Levantamento do Departamento Estadual de Trânsito de Mato Grosso do Sul (Detran-MS) aponta que foram registradas cerca de 1,1 milhão de multas no ano passado, alta de 36,5% em comparação a 2024, quando o Estado contabilizou 802,4 mil infrações.
O avanço vem sendo contínuo. Em 2023, foram aplicadas 630,6 mil multas, enquanto em 2022 o número ficou em 542,5 mil. A tendência permanece em 2026: somente nos cinco primeiros meses do ano, mais de 500 mil infrações já foram emitidas, indicando novo recorde histórico.
Apesar da intensificação da fiscalização, os indicadores de violência no trânsito continuam em alta. Conforme os dados do portal Detran em Números, Mato Grosso do Sul registrou, em 2025, cerca de 24,3 mil acidentes, 47,4 mil pessoas feridas e 223 mortes — os maiores índices recentes do Estado.
No ano anterior, os números já eram elevados, mas inferiores aos atuais: 23.315 acidentes, 44.215 feridos e 198 mortes. Os dados de 2023 e 2022 também ficaram abaixo dos registrados no ano passado.
O cenário evidencia que o crescimento das autuações não tem sido suficiente para reduzir os acidentes e salvar vidas, levantando questionamentos sobre a efetividade de políticas centradas apenas na punição.
Para a engenheira Rocheli Carnaval Cavalcanti, do Conselho Regional de Engenharia e Agronomia de Mato Grosso do Sul (Crea-MS), o aumento simultâneo de multas e acidentes demonstra que o foco da gestão pública pode estar concentrado na repressão, sem atacar as causas estruturais da insegurança viária.
Segundo ela, a redução da violência no trânsito exige planejamento urbano, engenharia preventiva e políticas integradas de mobilidade.

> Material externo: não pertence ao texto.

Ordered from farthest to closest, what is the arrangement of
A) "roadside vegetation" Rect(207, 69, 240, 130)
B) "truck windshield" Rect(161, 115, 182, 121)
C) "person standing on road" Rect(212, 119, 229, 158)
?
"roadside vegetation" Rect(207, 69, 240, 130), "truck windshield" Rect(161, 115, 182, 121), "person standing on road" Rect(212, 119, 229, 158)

“A solução sustentável depende de engenharia preventiva, redesenho urbano, gestão baseada em dados, mobilidade integrada, redução de velocidades operacionais e foco na segurança dos usuários vulneráveis. A fiscalização deve funcionar como apoio da política viária, não como eixo principal dela”, afirmou.
Arrecadação cresce ano após ano
O Código de Trânsito Brasileiro (CTB) determina que os recursos obtidos com multas sejam destinados exclusivamente a ações ligadas ao trânsito. Do total arrecadado, 95% permanecem com o órgão autuador — como Detran, prefeituras e Polícia Rodoviária Federal — e devem ser aplicados em sinalização, engenharia de tráfego, fiscalização, educação no trânsito e programas sociais de habilitação.
Os outros 5% são destinados ao Fundo Nacional de Segurança e Educação de Trânsito (Funset), administrado pela Secretaria Nacional de Trânsito (Senatran).
Dados do Portal da Transparência do governo estadual mostram que o Detran-MS arrecada mais de R$ 20 milhões anuais com multas desde 2021. Em 2025, a arrecadação atingiu R$ 33,6 milhões, e a previsão para 2026 é superar R$ 38 milhões.
Maio Amarelo reforça alerta
Criado em 2011 após a Organização das Nações Unidas (ONU) lançar a Década de Ação para a Segurança no Trânsito, o Maio Amarelo é um movimento internacional voltado à conscientização para redução de acidentes e mortes.
No Brasil, a campanha é coordenada pelo Observatório Nacional de Segurança Viária (ONSV) e busca mobilizar motoristas, motociclistas, ciclistas, passageiros e pedestres sobre a importância de atitudes responsáveis no trânsito.
A cor amarela simboliza atenção e advertência, em referência à sinalização de trânsito e ao alerta pela preservação da vida.